#### [Set exercise 1]
Please render the rows that follow the documentation excerpt as a Markdown table with columns "No." and "Line", starting at the line that contains "Noting what this" and ending at the last of the rows, with blank lines left out.

##### Reading text #####

If closefd is False, the underlying file descriptor will be kept open when the file is closed. This does not work when a file name is given and must be True in that case.

A custom opener can be used by passing a callable as opener. The underlying file descriptor for the file object is then obtained by calling opener with (file, flags). opener must return an open file descriptor (passing os.open as opener results in functionality similar to passing None).

open() returns a file object whose type depends on the mode, and through which the standard file operations such as reading and writing are performed. When open() is used to open a file in a text mode (‘w’, ‘r’, ‘wt’, ‘rt’, etc.), it returns a TextIOWrapper. When used to open a file in a binary mode, the returned class varies: in read binary mode, it returns a BufferedReader; in write binary and append binary modes, it returns a BufferedWriter, and in read/write mode, it returns a BufferedRandom.

It is also possible to use a string or bytearray as a file for both reading and writing. For strings StringIO can be used like a file opened in a text mode, and for bytes a BytesIO can be used like a file opened in a binary mode.

kaggler.data_io.read_sps(path)

Read a LibSVM file line-by-line.

Parameters:path (str) – A path to the LibSVM file to read. Yields:data (list) and target (int).

kaggler.data_io.save_csv(X, y, path)

Save data as a CSV file.

Parameters:

• X (numpy or scipy sparse matrix) – Data matrix
• y (numpy array) – Target vector.
• path (str) – Path to the CSV file to save data.

kaggler.data_io.save_data(X, y, path)

Save data as a CSV, LibSVM or HDF5 file based on the file extension.

Parameters:

• X (numpy or scipy sparse matrix) – Data matrix
• y (numpy array) – Target vector. If None, all zero vector will be saved.
• path (str) – Path to the CSV, LibSVM or HDF5 file to save data.

kaggler.data_io.save_hdf5(X, y, path)

Save data as a HDF5 file.

Parameters:

• X (numpy or scipy sparse matrix) – Data matrix
• y (numpy array) – Target vector.
• path (str) – Path to the HDF5 file to save data.

##### Materials provided #####

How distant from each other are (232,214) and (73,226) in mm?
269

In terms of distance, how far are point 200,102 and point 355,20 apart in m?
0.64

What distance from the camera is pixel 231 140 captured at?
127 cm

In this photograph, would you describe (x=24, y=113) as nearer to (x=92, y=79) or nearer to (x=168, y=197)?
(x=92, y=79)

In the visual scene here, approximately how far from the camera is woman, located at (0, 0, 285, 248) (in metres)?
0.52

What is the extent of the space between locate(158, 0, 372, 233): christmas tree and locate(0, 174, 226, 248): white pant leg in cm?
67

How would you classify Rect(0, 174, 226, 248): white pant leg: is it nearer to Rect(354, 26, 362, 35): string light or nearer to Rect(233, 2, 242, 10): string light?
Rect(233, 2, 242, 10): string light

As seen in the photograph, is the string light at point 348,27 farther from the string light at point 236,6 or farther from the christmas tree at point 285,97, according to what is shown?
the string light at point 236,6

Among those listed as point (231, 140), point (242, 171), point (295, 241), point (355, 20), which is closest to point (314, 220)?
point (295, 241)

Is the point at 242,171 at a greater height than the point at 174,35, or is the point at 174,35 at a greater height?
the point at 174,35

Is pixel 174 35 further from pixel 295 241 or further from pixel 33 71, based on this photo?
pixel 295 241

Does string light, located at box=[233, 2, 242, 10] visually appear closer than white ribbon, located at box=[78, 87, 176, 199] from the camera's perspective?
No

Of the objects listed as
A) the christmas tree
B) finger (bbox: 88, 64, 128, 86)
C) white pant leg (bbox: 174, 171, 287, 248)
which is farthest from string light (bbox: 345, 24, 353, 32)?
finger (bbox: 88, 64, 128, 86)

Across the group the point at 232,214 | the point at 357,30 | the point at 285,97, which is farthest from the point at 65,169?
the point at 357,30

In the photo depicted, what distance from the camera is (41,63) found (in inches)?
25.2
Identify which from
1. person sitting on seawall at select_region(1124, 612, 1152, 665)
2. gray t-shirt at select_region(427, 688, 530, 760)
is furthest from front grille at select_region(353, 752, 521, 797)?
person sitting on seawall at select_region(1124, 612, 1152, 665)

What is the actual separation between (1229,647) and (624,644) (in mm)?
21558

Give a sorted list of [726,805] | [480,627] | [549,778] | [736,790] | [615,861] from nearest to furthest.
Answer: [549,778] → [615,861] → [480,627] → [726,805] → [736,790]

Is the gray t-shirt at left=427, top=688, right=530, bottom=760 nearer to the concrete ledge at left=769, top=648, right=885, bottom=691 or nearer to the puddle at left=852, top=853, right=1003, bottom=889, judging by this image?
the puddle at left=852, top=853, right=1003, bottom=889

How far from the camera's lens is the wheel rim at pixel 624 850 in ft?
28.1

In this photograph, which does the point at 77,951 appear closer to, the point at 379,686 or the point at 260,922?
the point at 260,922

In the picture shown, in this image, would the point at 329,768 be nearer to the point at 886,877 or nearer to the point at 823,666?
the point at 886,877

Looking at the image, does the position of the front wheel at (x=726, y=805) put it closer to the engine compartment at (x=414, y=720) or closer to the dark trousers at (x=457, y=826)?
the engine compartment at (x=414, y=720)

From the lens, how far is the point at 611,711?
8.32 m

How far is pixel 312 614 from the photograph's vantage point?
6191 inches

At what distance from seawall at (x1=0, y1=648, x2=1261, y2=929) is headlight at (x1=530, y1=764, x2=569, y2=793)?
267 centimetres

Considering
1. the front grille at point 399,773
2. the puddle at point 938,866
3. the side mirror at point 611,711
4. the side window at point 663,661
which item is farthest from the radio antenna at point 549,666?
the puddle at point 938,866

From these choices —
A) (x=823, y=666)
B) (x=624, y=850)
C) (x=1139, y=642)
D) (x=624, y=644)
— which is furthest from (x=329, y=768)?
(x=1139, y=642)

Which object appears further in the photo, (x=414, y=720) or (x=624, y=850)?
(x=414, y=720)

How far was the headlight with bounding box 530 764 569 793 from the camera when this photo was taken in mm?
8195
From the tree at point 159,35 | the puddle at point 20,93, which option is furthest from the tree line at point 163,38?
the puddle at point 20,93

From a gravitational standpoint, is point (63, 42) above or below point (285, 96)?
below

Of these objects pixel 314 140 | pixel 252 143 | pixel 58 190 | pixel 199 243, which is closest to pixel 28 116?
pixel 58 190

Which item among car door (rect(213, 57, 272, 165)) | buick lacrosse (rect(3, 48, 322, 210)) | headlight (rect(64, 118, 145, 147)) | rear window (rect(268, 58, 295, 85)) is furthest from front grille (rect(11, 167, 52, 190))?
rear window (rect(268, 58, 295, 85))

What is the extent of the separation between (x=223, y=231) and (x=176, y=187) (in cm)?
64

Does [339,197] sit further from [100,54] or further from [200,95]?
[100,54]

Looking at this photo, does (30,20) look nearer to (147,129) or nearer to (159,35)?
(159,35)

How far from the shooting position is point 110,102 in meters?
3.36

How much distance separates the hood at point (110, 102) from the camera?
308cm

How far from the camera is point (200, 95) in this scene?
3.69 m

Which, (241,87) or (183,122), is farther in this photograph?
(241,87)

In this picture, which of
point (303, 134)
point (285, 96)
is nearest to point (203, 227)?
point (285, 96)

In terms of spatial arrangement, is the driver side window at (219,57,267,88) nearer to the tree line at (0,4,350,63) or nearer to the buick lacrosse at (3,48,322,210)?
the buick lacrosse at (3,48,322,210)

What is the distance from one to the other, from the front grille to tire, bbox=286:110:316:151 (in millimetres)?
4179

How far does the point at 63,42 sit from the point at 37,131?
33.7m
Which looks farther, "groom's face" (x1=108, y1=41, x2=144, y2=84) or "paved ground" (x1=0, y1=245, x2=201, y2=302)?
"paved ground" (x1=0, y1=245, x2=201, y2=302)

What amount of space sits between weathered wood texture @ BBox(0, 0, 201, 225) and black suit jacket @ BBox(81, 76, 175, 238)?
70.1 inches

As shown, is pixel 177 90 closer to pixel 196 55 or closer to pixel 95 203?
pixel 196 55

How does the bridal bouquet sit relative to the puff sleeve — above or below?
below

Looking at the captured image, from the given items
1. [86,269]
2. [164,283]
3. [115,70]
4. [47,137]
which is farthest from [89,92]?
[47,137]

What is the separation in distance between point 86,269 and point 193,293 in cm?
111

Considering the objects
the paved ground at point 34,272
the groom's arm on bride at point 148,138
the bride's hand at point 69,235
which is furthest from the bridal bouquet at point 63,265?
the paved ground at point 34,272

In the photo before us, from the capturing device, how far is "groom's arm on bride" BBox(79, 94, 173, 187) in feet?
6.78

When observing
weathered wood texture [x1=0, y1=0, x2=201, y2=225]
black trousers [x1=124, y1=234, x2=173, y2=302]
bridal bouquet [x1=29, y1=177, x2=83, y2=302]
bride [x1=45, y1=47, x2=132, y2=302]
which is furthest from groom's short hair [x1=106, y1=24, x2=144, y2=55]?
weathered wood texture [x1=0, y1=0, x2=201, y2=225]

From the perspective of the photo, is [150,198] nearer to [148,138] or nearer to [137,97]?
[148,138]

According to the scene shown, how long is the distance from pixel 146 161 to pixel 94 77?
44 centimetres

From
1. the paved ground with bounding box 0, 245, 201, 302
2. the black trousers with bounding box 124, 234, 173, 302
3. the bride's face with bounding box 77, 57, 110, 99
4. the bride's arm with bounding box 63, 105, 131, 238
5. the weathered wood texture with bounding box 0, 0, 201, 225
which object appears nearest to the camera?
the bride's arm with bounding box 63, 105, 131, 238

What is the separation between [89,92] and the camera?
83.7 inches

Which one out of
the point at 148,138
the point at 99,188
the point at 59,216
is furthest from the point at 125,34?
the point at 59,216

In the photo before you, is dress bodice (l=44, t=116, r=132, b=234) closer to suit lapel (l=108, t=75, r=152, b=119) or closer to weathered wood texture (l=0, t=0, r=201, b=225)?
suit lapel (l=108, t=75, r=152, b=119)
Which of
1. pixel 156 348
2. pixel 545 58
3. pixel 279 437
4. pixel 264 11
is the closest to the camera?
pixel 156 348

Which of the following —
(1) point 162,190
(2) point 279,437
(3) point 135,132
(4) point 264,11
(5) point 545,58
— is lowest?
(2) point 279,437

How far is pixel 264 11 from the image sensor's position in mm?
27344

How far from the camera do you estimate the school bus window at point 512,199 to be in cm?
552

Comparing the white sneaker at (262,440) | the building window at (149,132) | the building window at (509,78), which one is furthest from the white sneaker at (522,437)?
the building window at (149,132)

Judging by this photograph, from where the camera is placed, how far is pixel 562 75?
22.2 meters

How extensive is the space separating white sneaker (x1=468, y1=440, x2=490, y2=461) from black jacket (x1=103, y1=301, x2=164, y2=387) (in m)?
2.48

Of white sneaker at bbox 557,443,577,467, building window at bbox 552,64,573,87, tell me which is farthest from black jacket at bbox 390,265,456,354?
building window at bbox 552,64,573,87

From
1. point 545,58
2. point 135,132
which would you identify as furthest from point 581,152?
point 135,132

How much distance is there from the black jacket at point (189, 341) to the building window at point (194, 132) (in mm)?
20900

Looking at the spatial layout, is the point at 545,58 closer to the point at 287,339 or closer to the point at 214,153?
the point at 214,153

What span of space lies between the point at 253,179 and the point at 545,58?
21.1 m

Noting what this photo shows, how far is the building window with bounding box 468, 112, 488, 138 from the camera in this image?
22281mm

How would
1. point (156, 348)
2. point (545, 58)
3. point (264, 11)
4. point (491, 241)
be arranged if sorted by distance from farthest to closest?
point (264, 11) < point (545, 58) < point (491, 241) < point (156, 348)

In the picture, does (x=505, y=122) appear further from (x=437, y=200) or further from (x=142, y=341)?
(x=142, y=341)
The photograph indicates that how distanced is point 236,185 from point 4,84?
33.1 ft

#####

#### [Set exercise 2]
According to the documentation excerpt above, what class does open() return when a file is opened in read/write mode?

#### [Solution 1]
| No. | Line |
|---|---|
| 1 | Noting what this photo shows, how far is the building window with bounding box 468, 112, 488, 138 from the camera in this image? |
| 2 | 22281mm |
| 3 | How would |
| 4 | 1. point (156, 348) |
| 5 | 2. point (545, 58) |
| 6 | 3. point (264, 11) |
| 7 | 4. point (491, 241) |
| 8 | be arranged if sorted by distance from farthest to closest? |
| 9 | point (264, 11) < point (545, 58) < point (491, 241) < point (156, 348) |
| 10 | In the picture, does (x=505, y=122) appear further from (x=437, y=200) or further from (x=142, y=341)? |
| 11 | (x=142, y=341) |
| 12 | The photograph indicates that how distanced is point 236,185 from point 4,84? |
| 13 | 33.1 ft |

#### [Solution 2]
BufferedRandom